Google Maps' new Accessible Places feature aims to make wheelchair accessibility information on a location readily available.


Google on Thursday rolled out a series of updates to Maps , Live Transcribe and Sound Amplifier aimed at improving user accessibility. The company also launched an app called Action Blocks that lets people create customizable home screen buttons for everyday tasks. The features arrive on Global Accessibility Awareness Day, which aims to promote digital accessibility and inclusion. 

Google Maps ' new Accessible Places feature is designed to more prominently display wheelchair accessibility information about a location or business. When the feature is turned on, it'll show a wheelchair icon for places with an accessible entrance, and people will also be able to see if accessible seating, parking and restrooms are available. Accessible Places is available on Android and iOS , and will initially roll out in the US, Japan, Australia and the UK before expanding to more countries.

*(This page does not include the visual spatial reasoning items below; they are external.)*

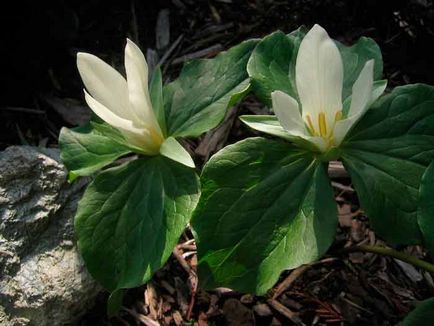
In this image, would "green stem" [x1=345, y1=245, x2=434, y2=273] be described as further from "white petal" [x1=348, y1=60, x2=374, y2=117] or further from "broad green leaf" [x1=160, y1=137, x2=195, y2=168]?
"broad green leaf" [x1=160, y1=137, x2=195, y2=168]

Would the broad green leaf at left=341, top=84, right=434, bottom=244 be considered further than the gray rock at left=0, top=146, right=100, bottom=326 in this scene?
No

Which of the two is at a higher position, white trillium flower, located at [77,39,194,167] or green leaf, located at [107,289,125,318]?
white trillium flower, located at [77,39,194,167]

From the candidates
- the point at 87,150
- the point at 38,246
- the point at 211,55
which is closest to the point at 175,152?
the point at 87,150

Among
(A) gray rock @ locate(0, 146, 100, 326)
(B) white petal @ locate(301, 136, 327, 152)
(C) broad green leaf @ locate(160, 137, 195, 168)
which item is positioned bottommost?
(A) gray rock @ locate(0, 146, 100, 326)

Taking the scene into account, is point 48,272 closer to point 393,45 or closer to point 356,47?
point 356,47

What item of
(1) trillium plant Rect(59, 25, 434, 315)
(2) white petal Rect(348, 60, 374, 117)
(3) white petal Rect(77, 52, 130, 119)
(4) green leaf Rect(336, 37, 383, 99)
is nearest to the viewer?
(2) white petal Rect(348, 60, 374, 117)

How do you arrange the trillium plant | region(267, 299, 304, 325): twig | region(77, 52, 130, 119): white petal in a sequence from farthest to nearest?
1. region(267, 299, 304, 325): twig
2. region(77, 52, 130, 119): white petal
3. the trillium plant

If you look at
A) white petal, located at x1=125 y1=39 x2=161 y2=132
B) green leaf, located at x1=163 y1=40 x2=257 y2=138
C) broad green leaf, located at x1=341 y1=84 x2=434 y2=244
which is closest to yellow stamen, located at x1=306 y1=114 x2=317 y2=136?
broad green leaf, located at x1=341 y1=84 x2=434 y2=244

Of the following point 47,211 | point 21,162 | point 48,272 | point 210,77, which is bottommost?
point 48,272

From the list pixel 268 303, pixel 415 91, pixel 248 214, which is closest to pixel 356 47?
pixel 415 91
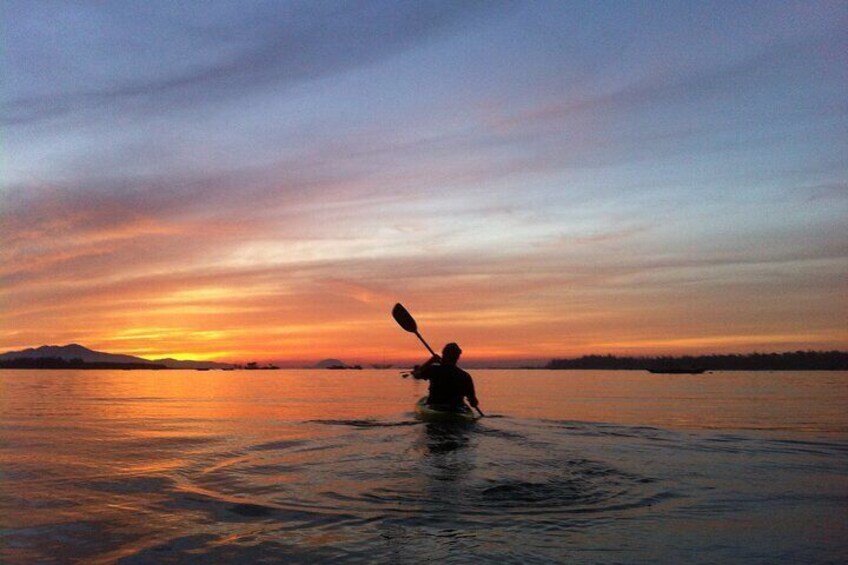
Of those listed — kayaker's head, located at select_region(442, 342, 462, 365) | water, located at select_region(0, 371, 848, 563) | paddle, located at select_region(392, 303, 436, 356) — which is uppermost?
paddle, located at select_region(392, 303, 436, 356)

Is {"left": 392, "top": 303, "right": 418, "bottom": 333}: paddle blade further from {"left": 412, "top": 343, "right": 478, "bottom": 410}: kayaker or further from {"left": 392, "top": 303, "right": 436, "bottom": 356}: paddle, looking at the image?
{"left": 412, "top": 343, "right": 478, "bottom": 410}: kayaker

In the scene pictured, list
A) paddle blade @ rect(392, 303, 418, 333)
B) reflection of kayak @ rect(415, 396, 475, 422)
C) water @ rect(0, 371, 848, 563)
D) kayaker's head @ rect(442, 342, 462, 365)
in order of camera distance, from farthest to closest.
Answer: paddle blade @ rect(392, 303, 418, 333) → reflection of kayak @ rect(415, 396, 475, 422) → kayaker's head @ rect(442, 342, 462, 365) → water @ rect(0, 371, 848, 563)

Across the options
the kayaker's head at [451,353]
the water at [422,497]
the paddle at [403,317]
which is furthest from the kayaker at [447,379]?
the paddle at [403,317]

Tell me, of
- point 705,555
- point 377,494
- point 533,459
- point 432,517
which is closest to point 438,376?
point 533,459

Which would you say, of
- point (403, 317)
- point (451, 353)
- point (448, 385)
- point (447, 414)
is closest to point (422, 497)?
point (451, 353)

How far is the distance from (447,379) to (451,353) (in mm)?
987

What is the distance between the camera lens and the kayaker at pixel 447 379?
59.3ft

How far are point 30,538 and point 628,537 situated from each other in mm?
6824

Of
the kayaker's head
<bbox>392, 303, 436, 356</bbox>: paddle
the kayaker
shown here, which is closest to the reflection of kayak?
the kayaker

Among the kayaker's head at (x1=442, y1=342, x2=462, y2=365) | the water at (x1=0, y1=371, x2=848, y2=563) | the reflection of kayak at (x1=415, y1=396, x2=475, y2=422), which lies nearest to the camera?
the water at (x1=0, y1=371, x2=848, y2=563)

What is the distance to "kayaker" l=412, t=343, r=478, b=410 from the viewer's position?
18062mm

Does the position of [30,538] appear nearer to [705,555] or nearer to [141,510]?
[141,510]

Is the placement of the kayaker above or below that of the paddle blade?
below

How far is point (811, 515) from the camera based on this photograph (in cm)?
812
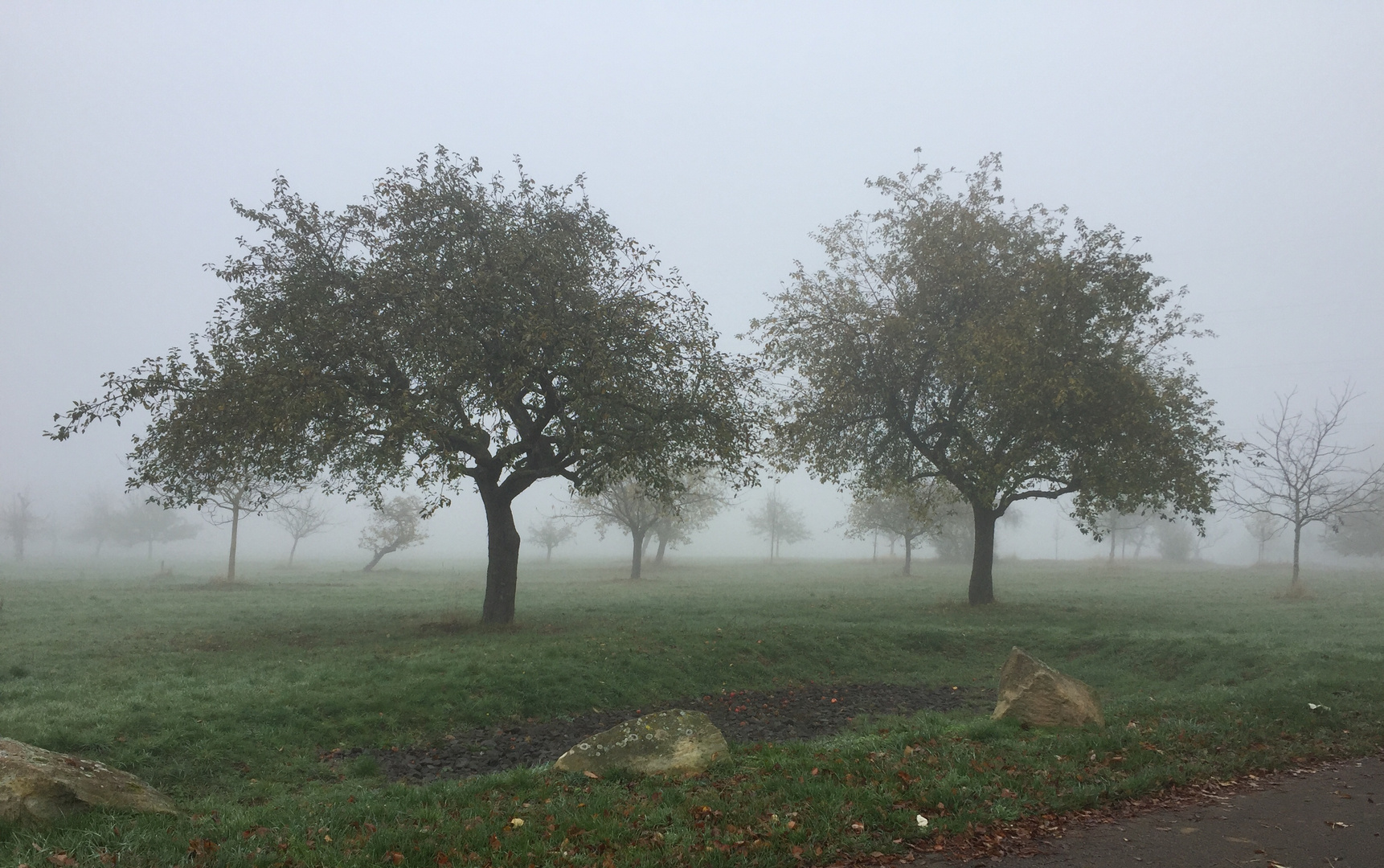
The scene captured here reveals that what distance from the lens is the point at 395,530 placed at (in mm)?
67750

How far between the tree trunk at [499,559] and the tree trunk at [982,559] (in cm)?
1941

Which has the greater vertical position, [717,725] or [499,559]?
[499,559]

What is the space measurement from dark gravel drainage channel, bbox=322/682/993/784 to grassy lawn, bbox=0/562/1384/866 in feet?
2.05

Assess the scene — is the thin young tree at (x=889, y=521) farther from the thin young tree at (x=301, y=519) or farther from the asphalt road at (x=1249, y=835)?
the thin young tree at (x=301, y=519)

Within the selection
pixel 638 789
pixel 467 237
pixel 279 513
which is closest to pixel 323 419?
pixel 467 237

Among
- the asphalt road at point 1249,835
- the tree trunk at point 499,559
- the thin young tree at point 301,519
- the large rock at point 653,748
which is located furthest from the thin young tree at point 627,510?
the asphalt road at point 1249,835

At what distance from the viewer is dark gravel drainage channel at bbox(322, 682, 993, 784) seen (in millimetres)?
12094

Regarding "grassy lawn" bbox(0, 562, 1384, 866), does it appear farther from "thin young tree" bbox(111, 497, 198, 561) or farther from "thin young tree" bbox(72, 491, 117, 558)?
"thin young tree" bbox(72, 491, 117, 558)

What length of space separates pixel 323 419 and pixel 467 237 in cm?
713

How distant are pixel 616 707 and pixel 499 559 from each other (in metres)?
9.64

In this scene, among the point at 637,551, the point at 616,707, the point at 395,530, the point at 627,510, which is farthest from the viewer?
the point at 395,530

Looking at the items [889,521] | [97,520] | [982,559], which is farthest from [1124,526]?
[97,520]

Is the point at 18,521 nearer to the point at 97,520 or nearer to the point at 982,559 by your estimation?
the point at 97,520

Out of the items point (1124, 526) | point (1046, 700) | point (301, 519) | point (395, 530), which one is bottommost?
point (301, 519)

To turn on the feature, open the latest version of the Google Maps app and go to Settings. Then choose Accessibility and turn on Accessible Places. 

Action Blocks lets users make customizable home screen buttons for tasks that serve as shortcuts.


Action Blocks, a new app for Android, aims to make it easier for people with cognitive disabilities or age-related cognitive conditions to carry out tasks on their device. The app lets users create customizable home screen buttons so they don't have to go through multiple steps to access things like video calls, the weather or the news. Instead, they can launch them with one tap by creating an Action Block for any task the Google Assistant can perform. They can choose an image for the Action Block from their camera or photo gallery and set it on their home screen so it's easily accessible. The app is available on the Play Store for devices on Android 5.0 and above.

Google also launched several updates to Live Transcribe, an app that provides real-time, speech-to-text transcriptions for conversations for people who are deaf or hard of hearing. Now, users can add custom words or names that aren't commonly found in the dictionary for the system to recognize and spell. In addition, they can use the search bar to more easily look through past conversations. Users can enable this feature by turning on "Saving Transcriptions" in settings, which will save transcriptions to their device for three days.

Live Transcribe now also supports seven more languages, including Albanian, Burmese and Punjabi. People can also set their phone to vibrate when someone nearby says their name, so they'll know when someone wants their attention.  

Lastly, Sound Amplifier, which filters and amplifies the sound around someone, now works with  Bluetooth  headphones. The app can also amplify the audio on a phone, so users can more clearly hear videos, music, podcasts or other media on their devices. The feature is currently only available on Pixel.